*BRIEF*
Please rewrite the records below with "silver ring" replaced by "metal ring" and everything else unchanged, leaving out the pictures.

── GIVEN RECORDS ──

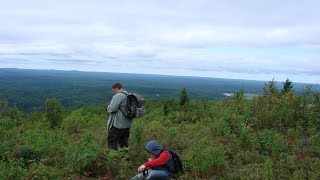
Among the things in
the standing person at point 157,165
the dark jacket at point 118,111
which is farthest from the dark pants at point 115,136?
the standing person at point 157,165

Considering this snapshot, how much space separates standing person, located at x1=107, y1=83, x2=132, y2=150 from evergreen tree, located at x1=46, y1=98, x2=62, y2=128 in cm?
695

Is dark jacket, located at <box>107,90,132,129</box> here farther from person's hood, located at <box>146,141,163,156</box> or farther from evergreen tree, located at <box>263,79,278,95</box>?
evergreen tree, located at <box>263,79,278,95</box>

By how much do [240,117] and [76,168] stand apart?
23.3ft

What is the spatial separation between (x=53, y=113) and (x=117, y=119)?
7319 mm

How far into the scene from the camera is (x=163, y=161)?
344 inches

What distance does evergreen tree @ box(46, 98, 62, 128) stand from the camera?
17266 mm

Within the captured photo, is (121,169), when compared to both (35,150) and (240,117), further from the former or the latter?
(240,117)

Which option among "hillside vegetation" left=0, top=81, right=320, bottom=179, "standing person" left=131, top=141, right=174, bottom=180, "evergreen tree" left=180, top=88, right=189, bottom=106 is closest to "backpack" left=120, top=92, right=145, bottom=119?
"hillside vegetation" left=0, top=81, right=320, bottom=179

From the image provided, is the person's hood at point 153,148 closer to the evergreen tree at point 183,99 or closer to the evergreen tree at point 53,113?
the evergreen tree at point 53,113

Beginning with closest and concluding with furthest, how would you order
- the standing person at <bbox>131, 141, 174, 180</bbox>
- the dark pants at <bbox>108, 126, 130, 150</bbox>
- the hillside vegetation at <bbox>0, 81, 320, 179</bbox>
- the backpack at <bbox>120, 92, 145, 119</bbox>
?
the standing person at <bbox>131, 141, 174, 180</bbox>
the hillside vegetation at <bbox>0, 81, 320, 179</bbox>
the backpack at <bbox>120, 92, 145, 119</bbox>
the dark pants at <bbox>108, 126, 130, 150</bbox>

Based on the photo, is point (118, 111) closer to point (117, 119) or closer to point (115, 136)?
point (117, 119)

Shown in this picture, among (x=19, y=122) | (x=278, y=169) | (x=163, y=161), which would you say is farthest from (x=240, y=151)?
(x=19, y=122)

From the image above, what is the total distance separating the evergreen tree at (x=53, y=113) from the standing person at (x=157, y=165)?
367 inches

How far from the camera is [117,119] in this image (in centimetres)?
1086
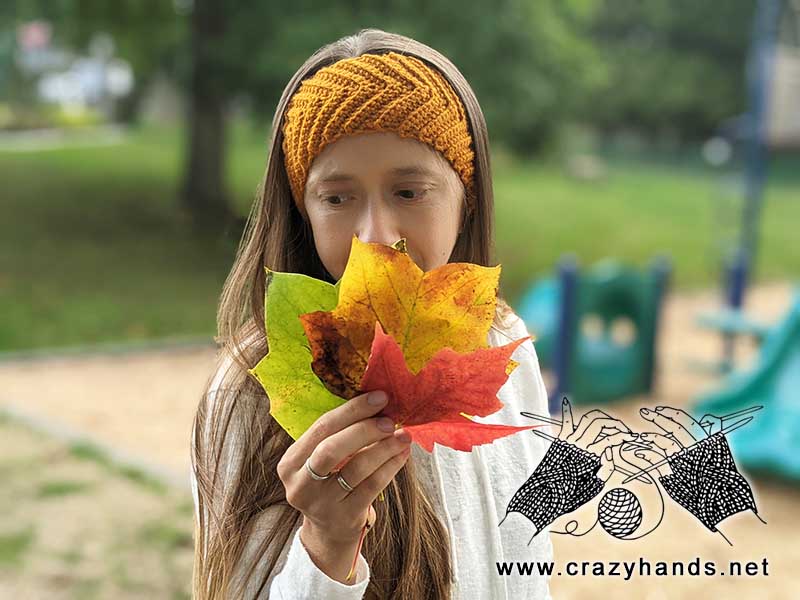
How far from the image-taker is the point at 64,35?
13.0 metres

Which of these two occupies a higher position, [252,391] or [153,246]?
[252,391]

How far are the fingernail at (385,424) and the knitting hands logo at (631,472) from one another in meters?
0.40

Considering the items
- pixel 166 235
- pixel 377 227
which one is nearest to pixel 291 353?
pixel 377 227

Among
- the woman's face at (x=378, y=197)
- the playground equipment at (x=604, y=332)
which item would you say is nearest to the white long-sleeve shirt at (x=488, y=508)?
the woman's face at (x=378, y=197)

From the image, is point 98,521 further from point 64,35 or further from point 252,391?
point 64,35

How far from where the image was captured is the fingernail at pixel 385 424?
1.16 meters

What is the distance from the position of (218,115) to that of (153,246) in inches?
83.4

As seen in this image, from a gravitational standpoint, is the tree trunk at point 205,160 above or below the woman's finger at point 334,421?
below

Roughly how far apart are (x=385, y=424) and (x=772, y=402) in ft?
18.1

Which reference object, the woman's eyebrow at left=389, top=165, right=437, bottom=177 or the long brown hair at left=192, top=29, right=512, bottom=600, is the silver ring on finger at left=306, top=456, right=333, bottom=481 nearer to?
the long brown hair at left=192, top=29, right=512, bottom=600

───

*FINAL ANSWER*
Among the things in
the standing person at point 157,165
the dark jacket at point 118,111
which is farthest from the dark pants at point 115,136?
the standing person at point 157,165

Considering this snapshot, how much space separates standing person, located at x1=107, y1=83, x2=132, y2=150 from evergreen tree, located at x1=46, y1=98, x2=62, y2=128 in cm?
695

Is dark jacket, located at <box>107,90,132,129</box> here farther from person's hood, located at <box>146,141,163,156</box> or farther from evergreen tree, located at <box>263,79,278,95</box>?
evergreen tree, located at <box>263,79,278,95</box>

By how much do [240,117] and [76,168] stand apart?
23.3ft

What is the spatial separation between (x=53, y=113) and (x=117, y=119)?
7319 mm

How far into the scene from the camera is (x=163, y=161)?
344 inches

What distance does evergreen tree @ box(46, 98, 62, 128) stand from the camera?
17266 mm

Within the captured photo, is (121,169), when compared to both (35,150) and (240,117), further from the former or the latter?
(240,117)

Which option among "hillside vegetation" left=0, top=81, right=320, bottom=179, "standing person" left=131, top=141, right=174, bottom=180, "evergreen tree" left=180, top=88, right=189, bottom=106 is closest to "backpack" left=120, top=92, right=145, bottom=119?
"hillside vegetation" left=0, top=81, right=320, bottom=179

From the image provided, is the person's hood at point 153,148 closer to the evergreen tree at point 183,99 or closer to the evergreen tree at point 53,113?
the evergreen tree at point 53,113

Beginning with closest and concluding with furthest, how would you order
- the standing person at <bbox>131, 141, 174, 180</bbox>
- the dark pants at <bbox>108, 126, 130, 150</bbox>
- the hillside vegetation at <bbox>0, 81, 320, 179</bbox>
- the backpack at <bbox>120, 92, 145, 119</bbox>
?
the standing person at <bbox>131, 141, 174, 180</bbox>
the hillside vegetation at <bbox>0, 81, 320, 179</bbox>
the backpack at <bbox>120, 92, 145, 119</bbox>
the dark pants at <bbox>108, 126, 130, 150</bbox>

Based on the photo, is point (118, 111) closer to point (117, 119) or closer to point (115, 136)?
point (117, 119)

Shown in this picture, among (x=19, y=122) | (x=278, y=169) | (x=163, y=161), which would you say is farthest from (x=240, y=151)?
(x=19, y=122)

From the image above, what is the total distance separating the evergreen tree at (x=53, y=113) from the standing person at (x=157, y=165)?
367 inches

How far from the camera is [117,119] in this image (in centimetres)?
1086
How far from the image-taker is the point at 64,35?
13.0 metres

Which of these two occupies a higher position, [252,391] or [153,246]?
[252,391]

How far are the fingernail at (385,424) and the knitting hands logo at (631,472) from one another in meters?
0.40

Considering the items
- pixel 166 235
- pixel 377 227
which one is nearest to pixel 291 353?
pixel 377 227

Among
- the woman's face at (x=378, y=197)
- the playground equipment at (x=604, y=332)
which item would you say is nearest to the white long-sleeve shirt at (x=488, y=508)?
the woman's face at (x=378, y=197)

From the image, is point 98,521 further from point 64,35 or further from point 252,391?
point 64,35

How far from where the image was captured is the fingernail at pixel 385 424?
1.16 meters

What is the distance from the position of (218,115) to that of (153,246) in inches?
83.4

As seen in this image, from a gravitational standpoint, is the tree trunk at point 205,160 above or below the woman's finger at point 334,421?
below

Roughly how far apart are (x=385, y=424) and (x=772, y=402) in ft?
18.1

Which reference object, the woman's eyebrow at left=389, top=165, right=437, bottom=177 or the long brown hair at left=192, top=29, right=512, bottom=600, is the metal ring on finger at left=306, top=456, right=333, bottom=481 nearer to?
the long brown hair at left=192, top=29, right=512, bottom=600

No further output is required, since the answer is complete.